Лаврентьев ехал медленно, удерживал Звездочку, тоже порывавшуюся перейти на рысь. Ему надо было многое продумать. Выговор есть, но есть и кое–какие тропинки к разрешению воскресенской проблемы. Звездочка сердилась на медлительность, косила глазом на своего седока. Умный был глаз, понимающий. Звездочка как бы хотела сказать: «Брось ты, Петр Дементьевич, расстраиваться. Недаром сказано: все мы немножечко лошади. Всем нам хочется, чтобы ласковая рука хоть изредка, да потрепала по холке. Верно же?»
2
Подъезжая к селу, Лаврентьев увидел голого по пояс человека. Человек сидел на корточках под осиной в стороне от дороги и увязывал полосатый узелок. Кто бы это мог быть — из воскресенских или из совхозных? Натянул поводья, заставил Звездочку перепрыгнуть через канаву.

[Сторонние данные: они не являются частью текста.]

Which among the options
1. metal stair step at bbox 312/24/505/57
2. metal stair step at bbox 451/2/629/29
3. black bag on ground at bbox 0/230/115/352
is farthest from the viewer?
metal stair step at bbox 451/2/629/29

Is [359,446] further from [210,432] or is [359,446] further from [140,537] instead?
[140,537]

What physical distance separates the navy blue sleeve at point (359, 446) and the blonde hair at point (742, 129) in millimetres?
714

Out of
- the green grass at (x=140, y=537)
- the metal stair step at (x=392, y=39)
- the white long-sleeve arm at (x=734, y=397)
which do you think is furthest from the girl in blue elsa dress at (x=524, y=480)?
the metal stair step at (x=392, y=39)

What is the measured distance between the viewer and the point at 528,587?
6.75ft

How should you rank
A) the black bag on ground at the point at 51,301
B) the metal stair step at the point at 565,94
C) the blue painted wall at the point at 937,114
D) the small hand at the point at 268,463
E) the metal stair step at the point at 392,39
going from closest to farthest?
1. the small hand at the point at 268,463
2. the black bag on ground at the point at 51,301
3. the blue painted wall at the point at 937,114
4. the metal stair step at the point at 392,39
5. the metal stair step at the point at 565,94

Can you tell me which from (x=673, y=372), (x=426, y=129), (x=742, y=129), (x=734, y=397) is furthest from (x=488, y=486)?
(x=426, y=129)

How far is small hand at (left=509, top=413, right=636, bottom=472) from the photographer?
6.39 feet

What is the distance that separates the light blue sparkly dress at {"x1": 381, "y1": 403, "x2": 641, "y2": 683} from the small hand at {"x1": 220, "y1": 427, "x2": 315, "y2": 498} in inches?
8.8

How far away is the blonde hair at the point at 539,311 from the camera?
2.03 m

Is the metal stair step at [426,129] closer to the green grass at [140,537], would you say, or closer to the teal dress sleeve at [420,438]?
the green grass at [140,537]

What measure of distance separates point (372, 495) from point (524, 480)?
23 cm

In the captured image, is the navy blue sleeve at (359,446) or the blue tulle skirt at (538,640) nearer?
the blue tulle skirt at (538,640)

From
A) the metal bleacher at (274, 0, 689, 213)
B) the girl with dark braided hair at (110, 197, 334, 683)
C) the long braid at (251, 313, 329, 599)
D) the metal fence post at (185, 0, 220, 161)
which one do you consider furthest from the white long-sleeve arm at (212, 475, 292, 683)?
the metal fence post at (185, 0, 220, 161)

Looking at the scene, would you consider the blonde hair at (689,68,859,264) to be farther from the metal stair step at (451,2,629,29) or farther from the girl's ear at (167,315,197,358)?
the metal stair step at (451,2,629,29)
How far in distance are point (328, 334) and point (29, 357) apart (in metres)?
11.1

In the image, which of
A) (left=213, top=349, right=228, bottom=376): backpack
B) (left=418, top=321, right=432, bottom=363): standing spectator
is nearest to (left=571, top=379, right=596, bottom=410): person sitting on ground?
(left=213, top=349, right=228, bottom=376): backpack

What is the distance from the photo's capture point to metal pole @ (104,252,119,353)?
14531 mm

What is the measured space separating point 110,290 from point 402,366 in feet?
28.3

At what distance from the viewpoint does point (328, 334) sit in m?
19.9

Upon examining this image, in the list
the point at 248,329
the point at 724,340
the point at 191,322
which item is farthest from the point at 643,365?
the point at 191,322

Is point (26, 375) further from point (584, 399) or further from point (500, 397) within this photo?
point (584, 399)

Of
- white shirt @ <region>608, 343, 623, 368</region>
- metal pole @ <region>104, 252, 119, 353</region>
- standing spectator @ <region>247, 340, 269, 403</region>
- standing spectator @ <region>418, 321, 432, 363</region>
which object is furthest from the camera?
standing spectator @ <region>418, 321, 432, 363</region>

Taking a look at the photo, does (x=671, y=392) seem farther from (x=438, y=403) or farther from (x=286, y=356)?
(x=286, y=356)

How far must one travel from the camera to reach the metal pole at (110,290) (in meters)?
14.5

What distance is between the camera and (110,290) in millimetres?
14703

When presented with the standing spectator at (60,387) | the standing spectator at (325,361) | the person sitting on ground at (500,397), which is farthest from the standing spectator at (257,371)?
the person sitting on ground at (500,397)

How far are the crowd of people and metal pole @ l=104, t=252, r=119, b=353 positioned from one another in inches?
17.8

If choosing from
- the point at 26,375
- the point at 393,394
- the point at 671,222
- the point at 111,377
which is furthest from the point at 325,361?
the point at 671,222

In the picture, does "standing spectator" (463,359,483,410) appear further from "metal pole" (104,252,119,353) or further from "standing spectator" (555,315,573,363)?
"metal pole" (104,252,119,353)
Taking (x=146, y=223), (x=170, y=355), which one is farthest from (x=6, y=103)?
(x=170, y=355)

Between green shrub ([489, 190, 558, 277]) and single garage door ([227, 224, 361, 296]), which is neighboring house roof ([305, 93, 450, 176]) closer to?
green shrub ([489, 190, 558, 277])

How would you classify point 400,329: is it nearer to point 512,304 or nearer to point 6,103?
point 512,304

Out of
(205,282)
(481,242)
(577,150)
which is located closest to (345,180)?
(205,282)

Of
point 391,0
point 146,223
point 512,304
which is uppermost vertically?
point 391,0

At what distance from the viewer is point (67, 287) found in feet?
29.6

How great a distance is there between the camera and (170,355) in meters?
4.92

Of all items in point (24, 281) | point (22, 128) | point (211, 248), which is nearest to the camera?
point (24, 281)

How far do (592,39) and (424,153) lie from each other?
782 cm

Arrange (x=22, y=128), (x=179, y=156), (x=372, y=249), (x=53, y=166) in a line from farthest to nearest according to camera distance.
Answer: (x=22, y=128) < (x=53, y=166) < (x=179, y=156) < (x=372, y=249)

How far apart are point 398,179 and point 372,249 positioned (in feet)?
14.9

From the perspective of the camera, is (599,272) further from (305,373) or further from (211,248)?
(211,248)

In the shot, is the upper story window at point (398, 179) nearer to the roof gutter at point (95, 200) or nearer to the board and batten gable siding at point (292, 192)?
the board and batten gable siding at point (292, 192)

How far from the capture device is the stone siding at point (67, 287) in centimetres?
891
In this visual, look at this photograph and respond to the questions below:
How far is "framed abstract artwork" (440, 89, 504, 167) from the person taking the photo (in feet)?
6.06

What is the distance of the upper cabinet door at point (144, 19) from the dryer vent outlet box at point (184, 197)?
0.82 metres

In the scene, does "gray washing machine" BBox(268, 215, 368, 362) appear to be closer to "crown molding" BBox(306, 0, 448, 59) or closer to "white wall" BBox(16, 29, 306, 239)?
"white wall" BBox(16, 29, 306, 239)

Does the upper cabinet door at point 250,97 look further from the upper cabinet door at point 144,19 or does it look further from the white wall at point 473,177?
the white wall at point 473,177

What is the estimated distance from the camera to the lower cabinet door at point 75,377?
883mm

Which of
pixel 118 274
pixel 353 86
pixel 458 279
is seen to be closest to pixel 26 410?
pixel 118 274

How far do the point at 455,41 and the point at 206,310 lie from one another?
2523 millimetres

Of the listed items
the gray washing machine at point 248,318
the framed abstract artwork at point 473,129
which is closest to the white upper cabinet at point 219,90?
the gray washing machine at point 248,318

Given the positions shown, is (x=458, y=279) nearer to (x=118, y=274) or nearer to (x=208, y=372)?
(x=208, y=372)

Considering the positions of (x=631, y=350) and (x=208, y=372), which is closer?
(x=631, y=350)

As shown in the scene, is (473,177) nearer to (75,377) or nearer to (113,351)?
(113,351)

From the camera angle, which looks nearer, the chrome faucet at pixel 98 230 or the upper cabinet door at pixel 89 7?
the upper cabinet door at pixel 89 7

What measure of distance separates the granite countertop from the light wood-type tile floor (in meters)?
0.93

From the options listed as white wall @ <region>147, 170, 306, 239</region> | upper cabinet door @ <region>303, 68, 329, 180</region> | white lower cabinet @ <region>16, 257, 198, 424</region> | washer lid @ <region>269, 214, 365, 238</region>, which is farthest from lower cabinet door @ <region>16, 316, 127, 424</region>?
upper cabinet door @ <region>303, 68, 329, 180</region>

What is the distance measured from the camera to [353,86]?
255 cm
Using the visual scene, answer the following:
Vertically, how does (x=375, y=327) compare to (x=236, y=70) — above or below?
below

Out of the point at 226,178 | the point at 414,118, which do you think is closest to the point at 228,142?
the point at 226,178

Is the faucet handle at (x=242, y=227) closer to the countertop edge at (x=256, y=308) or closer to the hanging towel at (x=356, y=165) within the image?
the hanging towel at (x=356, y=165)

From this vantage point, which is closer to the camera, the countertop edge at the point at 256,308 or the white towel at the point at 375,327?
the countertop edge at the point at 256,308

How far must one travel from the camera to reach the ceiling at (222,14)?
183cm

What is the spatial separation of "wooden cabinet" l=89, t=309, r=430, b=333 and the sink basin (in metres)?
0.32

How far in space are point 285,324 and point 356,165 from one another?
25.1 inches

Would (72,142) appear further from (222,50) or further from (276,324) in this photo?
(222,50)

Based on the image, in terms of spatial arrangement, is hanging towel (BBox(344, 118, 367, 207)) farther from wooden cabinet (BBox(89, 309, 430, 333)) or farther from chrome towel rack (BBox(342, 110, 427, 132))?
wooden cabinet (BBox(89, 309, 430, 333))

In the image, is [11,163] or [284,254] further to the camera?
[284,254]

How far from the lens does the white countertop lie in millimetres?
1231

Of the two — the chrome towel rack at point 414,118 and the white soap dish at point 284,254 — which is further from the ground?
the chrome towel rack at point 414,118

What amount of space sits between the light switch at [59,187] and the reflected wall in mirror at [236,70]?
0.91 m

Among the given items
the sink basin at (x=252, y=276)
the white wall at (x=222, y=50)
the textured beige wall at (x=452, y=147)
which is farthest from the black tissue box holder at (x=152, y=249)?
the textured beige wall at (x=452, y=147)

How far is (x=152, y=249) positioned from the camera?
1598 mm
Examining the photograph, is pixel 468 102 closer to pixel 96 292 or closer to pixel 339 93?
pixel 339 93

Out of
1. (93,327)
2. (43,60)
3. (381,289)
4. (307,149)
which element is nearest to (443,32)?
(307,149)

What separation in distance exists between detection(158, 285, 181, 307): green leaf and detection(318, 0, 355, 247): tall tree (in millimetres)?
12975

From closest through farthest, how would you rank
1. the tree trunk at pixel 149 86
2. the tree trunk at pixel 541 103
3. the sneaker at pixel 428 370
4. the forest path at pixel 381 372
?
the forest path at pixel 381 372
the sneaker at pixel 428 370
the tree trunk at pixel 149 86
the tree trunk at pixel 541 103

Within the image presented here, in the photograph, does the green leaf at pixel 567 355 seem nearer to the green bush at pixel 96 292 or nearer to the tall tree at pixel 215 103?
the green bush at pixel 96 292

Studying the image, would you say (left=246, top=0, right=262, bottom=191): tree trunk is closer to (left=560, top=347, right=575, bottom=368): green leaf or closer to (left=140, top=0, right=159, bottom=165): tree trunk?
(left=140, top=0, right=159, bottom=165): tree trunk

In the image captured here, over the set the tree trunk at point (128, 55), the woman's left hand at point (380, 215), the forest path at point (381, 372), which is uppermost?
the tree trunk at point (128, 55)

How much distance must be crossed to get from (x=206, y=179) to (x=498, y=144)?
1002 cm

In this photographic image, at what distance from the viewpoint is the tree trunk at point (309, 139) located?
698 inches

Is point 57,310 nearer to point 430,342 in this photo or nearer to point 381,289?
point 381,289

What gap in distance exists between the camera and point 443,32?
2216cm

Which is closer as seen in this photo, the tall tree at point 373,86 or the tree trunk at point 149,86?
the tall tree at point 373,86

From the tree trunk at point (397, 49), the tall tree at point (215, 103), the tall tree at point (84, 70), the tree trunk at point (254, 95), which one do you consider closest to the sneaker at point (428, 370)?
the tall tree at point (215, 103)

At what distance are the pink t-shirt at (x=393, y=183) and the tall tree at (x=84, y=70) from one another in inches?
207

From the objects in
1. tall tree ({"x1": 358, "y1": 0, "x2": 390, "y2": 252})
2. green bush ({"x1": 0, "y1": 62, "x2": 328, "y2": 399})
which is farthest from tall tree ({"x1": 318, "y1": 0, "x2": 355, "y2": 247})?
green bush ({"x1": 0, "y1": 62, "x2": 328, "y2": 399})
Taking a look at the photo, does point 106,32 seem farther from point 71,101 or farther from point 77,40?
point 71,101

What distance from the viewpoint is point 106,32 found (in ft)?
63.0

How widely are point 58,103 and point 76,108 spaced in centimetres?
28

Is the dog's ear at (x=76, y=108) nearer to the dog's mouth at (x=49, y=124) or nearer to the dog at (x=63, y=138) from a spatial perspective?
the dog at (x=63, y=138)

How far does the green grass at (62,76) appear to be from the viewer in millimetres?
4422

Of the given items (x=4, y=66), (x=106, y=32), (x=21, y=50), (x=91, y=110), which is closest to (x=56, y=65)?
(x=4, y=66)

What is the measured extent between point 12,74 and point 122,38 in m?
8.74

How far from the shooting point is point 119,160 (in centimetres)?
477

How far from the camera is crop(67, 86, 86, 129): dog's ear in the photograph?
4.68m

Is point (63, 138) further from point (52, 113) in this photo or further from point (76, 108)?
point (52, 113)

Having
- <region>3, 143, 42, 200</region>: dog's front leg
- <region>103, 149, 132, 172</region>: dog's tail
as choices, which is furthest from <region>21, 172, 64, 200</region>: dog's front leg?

— Петр Дементьевич! — закричал ему навстречу ломкий голос подростка. — Ворочайте назад! Они злые, коня застрекают.
Озадаченный Лаврентьев соскочил наземь, подошел. Голос был знакомый, а самого человека никак не узнаешь. По–мальчишески костлявый, со слипшимися от пота волосами, с каким–то страшным, перекошенным лицом, на котором в одну необъятную лоснящуюся опухоль слились щека, нос, губы и в распухших веках исчезли глаза, он поднялся с земли, сделал попытку улыбнуться, отчего стал еще страшней.